Directions
Include in the output the line containing "What is the estimated" and each subsequent line of the records, through the end, transcribed exactly. Add nothing else.

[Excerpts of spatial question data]

• • • • • • •

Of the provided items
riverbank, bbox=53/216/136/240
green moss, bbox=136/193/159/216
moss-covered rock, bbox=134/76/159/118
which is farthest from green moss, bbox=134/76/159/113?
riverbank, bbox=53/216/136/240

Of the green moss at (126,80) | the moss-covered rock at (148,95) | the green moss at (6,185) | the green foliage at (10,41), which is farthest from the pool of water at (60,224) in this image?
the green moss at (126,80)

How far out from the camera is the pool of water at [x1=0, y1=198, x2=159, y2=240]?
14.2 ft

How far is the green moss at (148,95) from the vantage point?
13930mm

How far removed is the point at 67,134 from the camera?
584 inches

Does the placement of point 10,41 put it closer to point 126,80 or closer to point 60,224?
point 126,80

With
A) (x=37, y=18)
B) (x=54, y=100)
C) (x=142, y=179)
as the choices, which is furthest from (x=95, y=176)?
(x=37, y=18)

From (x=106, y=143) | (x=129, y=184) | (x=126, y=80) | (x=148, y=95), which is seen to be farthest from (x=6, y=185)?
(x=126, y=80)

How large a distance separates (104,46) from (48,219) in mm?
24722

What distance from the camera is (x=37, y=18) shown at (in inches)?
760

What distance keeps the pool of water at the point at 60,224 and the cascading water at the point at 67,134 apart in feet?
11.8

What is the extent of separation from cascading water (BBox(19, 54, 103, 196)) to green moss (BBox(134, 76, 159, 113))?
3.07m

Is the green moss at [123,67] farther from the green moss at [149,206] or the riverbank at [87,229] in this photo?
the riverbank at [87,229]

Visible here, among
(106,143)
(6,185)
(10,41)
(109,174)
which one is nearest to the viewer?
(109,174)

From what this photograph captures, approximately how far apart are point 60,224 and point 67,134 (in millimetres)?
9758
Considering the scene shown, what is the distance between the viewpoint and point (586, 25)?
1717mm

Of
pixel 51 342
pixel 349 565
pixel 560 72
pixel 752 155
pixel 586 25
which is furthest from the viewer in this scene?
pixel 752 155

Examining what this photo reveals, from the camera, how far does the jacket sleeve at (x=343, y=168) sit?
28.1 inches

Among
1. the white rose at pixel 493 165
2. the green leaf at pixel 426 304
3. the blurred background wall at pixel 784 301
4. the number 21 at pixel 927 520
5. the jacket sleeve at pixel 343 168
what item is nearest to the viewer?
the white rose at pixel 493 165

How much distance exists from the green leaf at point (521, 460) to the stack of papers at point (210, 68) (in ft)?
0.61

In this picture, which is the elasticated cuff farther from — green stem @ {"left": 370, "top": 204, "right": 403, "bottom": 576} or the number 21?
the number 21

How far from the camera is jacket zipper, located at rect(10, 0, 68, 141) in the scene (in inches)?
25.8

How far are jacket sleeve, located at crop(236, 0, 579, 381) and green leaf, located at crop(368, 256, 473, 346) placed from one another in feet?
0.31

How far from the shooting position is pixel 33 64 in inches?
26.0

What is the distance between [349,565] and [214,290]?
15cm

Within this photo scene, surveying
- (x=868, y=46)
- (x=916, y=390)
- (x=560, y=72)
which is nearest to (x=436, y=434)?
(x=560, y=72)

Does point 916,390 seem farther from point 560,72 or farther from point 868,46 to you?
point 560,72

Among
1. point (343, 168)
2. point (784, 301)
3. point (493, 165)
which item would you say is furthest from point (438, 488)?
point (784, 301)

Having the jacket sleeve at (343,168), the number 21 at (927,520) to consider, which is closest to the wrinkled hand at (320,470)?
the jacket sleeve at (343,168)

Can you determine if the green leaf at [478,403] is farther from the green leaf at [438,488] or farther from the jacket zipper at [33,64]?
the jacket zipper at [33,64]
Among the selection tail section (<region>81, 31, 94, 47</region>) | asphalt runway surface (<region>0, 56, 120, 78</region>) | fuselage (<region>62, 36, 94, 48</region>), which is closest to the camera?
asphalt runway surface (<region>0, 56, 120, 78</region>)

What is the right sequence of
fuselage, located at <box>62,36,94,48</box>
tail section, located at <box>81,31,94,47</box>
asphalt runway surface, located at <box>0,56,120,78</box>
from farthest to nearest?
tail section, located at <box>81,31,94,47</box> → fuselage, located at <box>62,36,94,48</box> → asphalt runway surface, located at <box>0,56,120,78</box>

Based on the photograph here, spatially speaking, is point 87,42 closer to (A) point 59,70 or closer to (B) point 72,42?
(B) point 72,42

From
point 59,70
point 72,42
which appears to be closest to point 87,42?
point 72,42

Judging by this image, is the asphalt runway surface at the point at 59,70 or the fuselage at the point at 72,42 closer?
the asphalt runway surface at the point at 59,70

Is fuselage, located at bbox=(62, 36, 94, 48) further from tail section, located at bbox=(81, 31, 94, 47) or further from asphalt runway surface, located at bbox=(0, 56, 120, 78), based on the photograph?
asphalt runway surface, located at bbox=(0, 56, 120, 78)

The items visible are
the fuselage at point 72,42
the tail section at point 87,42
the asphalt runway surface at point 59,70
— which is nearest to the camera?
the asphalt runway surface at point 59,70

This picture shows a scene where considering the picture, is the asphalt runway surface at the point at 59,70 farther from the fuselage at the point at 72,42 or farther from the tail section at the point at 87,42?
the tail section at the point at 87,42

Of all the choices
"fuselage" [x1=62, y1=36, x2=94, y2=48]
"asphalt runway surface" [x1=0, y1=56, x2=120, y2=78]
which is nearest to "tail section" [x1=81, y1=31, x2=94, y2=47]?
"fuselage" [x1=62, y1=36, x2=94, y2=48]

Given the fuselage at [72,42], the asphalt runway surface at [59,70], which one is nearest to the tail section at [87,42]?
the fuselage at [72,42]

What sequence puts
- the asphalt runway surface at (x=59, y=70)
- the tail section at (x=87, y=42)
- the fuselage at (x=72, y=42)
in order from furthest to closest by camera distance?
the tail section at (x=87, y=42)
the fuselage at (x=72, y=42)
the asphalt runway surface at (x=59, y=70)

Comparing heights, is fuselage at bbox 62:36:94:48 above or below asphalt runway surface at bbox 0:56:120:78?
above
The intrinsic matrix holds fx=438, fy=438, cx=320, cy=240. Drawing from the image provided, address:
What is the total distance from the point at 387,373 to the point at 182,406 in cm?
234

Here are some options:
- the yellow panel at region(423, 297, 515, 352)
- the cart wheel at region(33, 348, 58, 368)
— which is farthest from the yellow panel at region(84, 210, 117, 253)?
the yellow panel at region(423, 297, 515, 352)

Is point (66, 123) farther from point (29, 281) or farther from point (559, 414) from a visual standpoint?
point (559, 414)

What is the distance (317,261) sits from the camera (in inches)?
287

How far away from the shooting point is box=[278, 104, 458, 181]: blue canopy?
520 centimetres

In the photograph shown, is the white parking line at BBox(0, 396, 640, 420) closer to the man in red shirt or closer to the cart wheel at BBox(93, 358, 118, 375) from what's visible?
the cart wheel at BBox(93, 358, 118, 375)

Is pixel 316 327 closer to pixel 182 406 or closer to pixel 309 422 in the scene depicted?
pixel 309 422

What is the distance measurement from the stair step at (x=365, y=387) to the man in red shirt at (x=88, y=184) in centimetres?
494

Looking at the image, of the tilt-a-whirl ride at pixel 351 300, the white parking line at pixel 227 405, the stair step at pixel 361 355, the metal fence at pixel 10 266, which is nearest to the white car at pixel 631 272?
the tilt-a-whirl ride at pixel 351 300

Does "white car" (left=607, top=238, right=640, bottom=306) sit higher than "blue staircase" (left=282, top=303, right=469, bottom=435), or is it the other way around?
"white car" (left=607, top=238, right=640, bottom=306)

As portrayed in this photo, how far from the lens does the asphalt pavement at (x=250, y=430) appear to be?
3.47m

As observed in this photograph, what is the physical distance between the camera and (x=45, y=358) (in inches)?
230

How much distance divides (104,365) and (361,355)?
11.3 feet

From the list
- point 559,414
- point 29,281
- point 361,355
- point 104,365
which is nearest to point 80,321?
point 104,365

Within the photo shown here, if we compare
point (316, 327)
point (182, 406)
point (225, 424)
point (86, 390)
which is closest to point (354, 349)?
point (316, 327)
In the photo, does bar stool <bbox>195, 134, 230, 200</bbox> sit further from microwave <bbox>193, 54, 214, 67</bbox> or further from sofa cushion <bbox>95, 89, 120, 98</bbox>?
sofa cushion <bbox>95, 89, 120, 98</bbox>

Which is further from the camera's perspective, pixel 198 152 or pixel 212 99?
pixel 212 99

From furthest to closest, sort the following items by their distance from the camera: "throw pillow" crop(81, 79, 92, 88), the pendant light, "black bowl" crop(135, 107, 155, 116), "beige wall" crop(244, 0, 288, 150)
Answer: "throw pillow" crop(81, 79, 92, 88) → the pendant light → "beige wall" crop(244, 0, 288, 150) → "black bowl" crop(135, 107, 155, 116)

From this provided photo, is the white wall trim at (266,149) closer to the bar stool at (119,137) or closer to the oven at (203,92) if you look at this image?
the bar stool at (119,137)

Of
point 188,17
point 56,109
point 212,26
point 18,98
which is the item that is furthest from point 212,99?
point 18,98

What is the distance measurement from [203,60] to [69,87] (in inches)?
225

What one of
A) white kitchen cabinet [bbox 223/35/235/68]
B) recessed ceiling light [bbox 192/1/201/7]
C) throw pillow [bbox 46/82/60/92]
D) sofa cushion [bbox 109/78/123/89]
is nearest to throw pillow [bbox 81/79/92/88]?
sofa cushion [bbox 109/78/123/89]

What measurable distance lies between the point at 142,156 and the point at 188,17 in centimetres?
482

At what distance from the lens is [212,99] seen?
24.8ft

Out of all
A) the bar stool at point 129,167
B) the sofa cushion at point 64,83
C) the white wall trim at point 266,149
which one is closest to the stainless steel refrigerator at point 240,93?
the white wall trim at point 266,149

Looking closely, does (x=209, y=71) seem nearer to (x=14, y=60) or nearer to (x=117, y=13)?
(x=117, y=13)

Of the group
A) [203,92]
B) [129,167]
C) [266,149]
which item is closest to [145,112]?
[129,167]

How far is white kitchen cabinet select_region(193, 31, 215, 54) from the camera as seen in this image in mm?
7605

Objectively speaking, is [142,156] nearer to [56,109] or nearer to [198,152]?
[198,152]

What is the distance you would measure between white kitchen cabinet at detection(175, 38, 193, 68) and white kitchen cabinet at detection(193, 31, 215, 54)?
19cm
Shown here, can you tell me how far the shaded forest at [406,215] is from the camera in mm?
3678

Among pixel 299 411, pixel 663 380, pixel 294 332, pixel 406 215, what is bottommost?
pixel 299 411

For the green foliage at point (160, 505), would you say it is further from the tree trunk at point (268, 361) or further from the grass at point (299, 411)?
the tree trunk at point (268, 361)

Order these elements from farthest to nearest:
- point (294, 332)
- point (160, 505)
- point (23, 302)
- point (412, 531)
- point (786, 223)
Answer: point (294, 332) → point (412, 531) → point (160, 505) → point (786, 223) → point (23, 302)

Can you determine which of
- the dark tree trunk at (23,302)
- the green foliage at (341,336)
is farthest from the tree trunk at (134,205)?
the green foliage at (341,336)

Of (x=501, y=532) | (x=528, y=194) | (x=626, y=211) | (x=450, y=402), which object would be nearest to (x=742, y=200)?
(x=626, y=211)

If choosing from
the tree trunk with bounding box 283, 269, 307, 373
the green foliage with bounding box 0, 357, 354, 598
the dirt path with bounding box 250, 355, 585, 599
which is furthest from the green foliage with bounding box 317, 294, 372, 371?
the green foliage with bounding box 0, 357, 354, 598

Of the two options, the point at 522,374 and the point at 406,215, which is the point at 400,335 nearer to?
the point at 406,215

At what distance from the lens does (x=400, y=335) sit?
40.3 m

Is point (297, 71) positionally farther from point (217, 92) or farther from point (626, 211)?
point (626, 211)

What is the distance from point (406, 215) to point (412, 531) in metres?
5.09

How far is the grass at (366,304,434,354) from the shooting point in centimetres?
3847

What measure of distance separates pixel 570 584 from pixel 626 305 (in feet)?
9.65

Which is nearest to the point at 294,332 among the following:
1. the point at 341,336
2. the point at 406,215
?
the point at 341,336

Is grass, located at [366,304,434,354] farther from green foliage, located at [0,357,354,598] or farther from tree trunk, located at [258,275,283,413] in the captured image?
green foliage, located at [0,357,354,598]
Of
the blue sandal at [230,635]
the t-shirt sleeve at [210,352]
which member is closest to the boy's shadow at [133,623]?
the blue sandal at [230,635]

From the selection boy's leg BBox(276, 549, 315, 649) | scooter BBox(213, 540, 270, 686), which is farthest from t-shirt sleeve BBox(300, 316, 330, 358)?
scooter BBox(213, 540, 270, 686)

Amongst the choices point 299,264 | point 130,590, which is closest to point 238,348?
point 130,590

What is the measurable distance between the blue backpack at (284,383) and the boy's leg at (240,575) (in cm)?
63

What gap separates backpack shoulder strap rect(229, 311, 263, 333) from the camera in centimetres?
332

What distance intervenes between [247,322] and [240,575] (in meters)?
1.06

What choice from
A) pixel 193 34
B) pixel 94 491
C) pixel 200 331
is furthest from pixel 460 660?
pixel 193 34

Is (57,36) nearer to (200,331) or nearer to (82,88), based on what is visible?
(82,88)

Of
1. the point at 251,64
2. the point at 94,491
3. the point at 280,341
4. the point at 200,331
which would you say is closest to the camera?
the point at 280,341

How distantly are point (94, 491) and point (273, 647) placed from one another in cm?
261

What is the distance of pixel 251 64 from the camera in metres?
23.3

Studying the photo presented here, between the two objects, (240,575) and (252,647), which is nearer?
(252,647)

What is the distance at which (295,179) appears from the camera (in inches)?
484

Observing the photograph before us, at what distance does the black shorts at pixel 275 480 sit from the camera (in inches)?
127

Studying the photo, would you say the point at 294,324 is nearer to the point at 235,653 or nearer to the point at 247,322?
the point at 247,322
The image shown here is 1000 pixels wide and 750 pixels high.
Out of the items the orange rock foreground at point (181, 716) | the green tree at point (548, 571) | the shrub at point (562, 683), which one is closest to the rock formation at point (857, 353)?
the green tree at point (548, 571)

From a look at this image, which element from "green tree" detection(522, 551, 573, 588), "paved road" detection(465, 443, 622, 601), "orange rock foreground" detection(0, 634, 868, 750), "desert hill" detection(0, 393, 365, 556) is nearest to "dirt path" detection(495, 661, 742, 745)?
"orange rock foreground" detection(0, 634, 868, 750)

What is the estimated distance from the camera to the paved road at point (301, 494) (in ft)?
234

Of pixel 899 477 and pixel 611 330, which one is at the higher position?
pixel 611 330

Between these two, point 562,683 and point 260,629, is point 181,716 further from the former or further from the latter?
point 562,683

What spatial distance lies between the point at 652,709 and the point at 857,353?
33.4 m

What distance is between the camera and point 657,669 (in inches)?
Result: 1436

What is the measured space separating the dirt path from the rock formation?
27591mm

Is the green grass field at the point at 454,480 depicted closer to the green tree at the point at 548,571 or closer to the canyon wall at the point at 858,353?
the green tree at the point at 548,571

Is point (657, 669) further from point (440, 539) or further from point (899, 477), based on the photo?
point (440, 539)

• • • • • • •

In response
What is the estimated distance from the camera to the paved road at point (301, 494) (in ft)?
234

Of pixel 899 477 and pixel 611 330, which one is at the higher position?
pixel 611 330

Between these two, point 562,683 and point 260,629, is point 181,716 further from the former or further from the latter?
point 562,683

What spatial distance lies between the point at 652,709 and the point at 857,353?
33.4 m

What distance is between the camera and point 657,669 (in inches)?
Result: 1436

What is the measured space separating the dirt path from the rock formation?
27591mm

Is the green grass field at the point at 454,480 depicted closer to the green tree at the point at 548,571 or closer to the canyon wall at the point at 858,353?
the green tree at the point at 548,571

Is point (657, 669) further from point (440, 539) or further from point (899, 477), based on the photo?
point (440, 539)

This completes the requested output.